Are there any .nb or .m files out there that emulate the simple Logo
turtle programming environment in such a way that the output is equivalent
to a simple Plot or Animate commands of the sine curve, etc? Is there a
standard file format to save a copy/paste of LOGO output (say, of a
graphical rendering in LOGO) and/or any way to convert back and forth
from one graphical rendering type to the other? [I realize that Logo is an
interpreter as opposed to a compiler type language where much of the
output is returned as the program is being written to screen. I'd not had
much of a chance to experiment with Logo-style languages in a while.]
As an example of a problem I'd be trying to work on in Mathematica, but
that I could easily see to be easier to write in Logo is:
draw the boundary set of a union of aperiodically tiled tiles (say, for
instance, a tile set such as k amount of kites and d darts - along with
their boundary rules, length and angular measure rules within the tiles,
etc) choose any one of the total(n) 'cut-outs' where n:=k+d, and create a
table of rules to construct all the cut-outs of a size n. (A cut-out
might be considered as a plane sub-tiling which leaves no holes, but we
could later extend the notion. I would also want to keep the notion of
directed edges, particularily for what's going on at the border-line of
the cutout.
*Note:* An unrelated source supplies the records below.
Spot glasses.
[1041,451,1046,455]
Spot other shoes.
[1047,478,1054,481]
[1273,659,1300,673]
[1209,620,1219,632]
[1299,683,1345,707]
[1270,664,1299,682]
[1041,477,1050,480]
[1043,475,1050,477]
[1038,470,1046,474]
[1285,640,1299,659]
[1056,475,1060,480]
Later on, I'd be interested in trying to print the image out
on paper and try to create cylinder/torus-like foldups or wrap-ups of the
paper according tothe aperiodic tiling rules.) An interesting side notion
would be to count the number of different (or non-isomorphic) total(n) for
some n (or total(k,d) for some fixed k, given 1st d) and see if there is
a relation between them and group-like properties of similar periodic
tilings such as the rotation group of the hexagonal tiling.
Some of the computation would be easy to draw in Logo (as we can tell Logo
quite easily how long to draw lines and which direction to go and when to
draw a line) and some would also be easier to analyse in mathematica (I
can take advantage of my mathematica programming style of tabulation of
variables for variabled k,d,n,total(n) [- here meaning the number of
total non-isorphic cut-outs for a given n or k and d], as well as
hopefully being able to find a nice recursive way for building more
detailed cut-outs with more tiles on the cut-out).
Apologies that I might have gotten the wrong group, but I thought I'd
compare the 2 programming languages for what I could use each for and
where one may be lacking.
-- Kai G. Gauer --
Thursday Edwin Pilobello says:
EP)Date: Thu, 18 Jul 2002 08:42:32 -0700
EP)Subject: [LogoForum] Graphing Calculators
EP)
EP)that in addition to graphing calculators, that a Mathimatica-type
EP)compliment in Logo would be awesome.